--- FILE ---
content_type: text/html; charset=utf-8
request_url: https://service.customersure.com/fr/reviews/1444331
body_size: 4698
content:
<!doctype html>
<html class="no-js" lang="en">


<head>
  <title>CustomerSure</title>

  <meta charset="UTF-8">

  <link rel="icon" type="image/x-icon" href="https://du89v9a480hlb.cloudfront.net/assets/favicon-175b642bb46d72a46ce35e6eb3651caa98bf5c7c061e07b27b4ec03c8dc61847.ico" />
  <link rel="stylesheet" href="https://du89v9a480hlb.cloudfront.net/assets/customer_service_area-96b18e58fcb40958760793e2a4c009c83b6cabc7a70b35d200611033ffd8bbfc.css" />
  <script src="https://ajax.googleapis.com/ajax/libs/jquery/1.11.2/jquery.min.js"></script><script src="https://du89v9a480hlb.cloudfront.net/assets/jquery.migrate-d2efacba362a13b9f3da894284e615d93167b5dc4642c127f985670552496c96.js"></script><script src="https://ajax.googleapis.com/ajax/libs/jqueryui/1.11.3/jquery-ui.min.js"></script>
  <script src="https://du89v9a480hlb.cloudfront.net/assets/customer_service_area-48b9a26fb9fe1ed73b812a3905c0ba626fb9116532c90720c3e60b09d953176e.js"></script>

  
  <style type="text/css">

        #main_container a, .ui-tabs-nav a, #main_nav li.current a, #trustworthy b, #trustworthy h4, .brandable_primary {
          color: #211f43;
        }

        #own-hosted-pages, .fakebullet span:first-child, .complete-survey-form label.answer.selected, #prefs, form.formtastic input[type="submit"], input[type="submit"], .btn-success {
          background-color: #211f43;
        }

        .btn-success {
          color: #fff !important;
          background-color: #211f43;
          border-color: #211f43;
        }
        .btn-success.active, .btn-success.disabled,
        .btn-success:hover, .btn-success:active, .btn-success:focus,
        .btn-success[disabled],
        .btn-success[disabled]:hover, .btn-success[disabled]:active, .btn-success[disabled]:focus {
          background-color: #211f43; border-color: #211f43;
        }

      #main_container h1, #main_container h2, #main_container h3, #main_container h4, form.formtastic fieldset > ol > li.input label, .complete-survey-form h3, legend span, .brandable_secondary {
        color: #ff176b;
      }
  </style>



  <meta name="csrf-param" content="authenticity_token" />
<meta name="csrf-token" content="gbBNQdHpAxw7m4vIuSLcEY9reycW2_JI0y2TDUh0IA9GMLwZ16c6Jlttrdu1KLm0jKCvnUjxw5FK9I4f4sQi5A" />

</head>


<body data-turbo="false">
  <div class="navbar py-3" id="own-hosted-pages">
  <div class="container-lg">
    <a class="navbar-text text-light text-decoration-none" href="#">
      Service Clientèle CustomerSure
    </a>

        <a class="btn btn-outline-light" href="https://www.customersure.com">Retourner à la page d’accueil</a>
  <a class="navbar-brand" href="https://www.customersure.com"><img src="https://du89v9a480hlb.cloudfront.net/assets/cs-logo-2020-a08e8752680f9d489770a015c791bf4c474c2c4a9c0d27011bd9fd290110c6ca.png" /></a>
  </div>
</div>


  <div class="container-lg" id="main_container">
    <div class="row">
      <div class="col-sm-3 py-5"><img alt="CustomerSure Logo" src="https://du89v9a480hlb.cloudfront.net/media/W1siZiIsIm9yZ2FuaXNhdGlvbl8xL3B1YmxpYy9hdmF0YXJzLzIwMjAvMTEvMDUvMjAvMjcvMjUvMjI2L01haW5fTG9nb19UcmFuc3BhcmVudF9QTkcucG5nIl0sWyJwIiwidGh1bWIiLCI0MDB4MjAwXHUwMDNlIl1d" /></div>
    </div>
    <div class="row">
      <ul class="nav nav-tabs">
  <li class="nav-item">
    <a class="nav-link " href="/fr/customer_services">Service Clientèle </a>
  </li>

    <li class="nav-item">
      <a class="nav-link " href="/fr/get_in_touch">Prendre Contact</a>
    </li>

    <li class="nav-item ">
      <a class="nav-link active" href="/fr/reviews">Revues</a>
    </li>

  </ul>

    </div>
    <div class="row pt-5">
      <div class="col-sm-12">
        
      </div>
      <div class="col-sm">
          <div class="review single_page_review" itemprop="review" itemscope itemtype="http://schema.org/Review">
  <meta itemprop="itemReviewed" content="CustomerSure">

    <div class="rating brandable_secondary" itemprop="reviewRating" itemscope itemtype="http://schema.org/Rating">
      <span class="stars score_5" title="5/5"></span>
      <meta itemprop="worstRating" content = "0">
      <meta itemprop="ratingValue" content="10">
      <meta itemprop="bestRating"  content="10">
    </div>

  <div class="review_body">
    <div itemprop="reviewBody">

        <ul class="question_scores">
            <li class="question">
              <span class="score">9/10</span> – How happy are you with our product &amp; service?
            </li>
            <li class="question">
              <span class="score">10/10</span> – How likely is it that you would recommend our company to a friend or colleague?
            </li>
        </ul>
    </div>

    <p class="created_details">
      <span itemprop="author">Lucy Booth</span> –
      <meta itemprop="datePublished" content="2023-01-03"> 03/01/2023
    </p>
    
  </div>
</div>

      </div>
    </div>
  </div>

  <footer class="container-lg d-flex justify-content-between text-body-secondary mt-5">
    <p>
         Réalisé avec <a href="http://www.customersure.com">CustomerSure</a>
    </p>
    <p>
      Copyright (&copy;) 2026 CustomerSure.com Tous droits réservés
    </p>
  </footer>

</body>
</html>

----------------

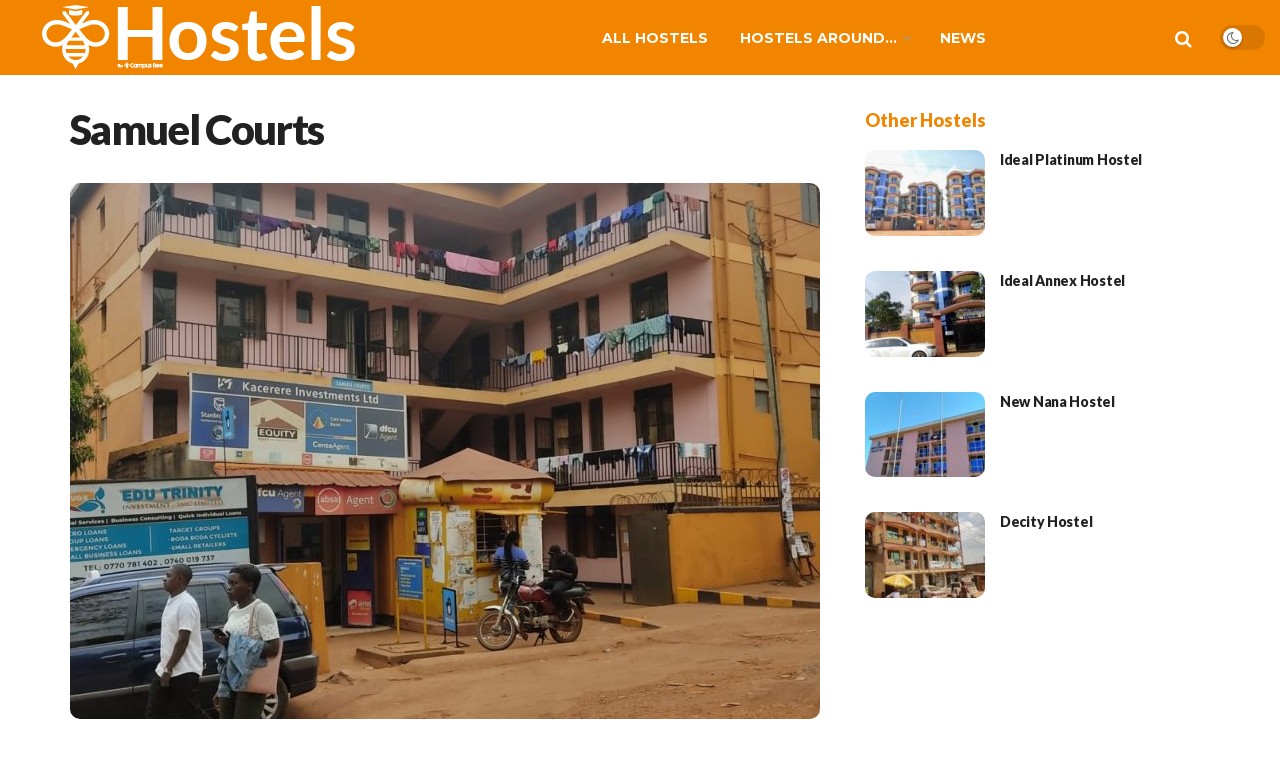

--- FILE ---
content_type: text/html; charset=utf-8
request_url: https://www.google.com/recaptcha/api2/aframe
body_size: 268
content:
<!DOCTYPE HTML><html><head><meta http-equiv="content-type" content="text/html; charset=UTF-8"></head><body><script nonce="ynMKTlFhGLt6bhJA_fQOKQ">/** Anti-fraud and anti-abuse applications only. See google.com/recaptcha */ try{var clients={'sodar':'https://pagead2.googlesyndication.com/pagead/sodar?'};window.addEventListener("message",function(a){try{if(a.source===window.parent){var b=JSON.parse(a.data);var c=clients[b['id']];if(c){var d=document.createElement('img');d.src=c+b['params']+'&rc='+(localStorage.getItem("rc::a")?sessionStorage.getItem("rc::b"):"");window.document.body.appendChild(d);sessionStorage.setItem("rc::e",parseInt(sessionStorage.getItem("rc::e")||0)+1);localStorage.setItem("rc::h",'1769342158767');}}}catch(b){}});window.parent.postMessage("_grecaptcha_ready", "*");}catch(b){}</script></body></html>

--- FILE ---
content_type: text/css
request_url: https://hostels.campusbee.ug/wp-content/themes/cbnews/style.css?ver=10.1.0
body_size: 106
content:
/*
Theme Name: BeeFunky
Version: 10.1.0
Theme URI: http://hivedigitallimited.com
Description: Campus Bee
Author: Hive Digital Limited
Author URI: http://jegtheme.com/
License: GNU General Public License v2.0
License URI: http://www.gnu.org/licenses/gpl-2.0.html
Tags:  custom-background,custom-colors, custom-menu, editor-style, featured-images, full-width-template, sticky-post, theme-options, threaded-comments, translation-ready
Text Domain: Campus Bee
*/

----------------

Work out how many lines of the listing contain the string "data". Please reply with the number only.

» **Solution to this problem**
2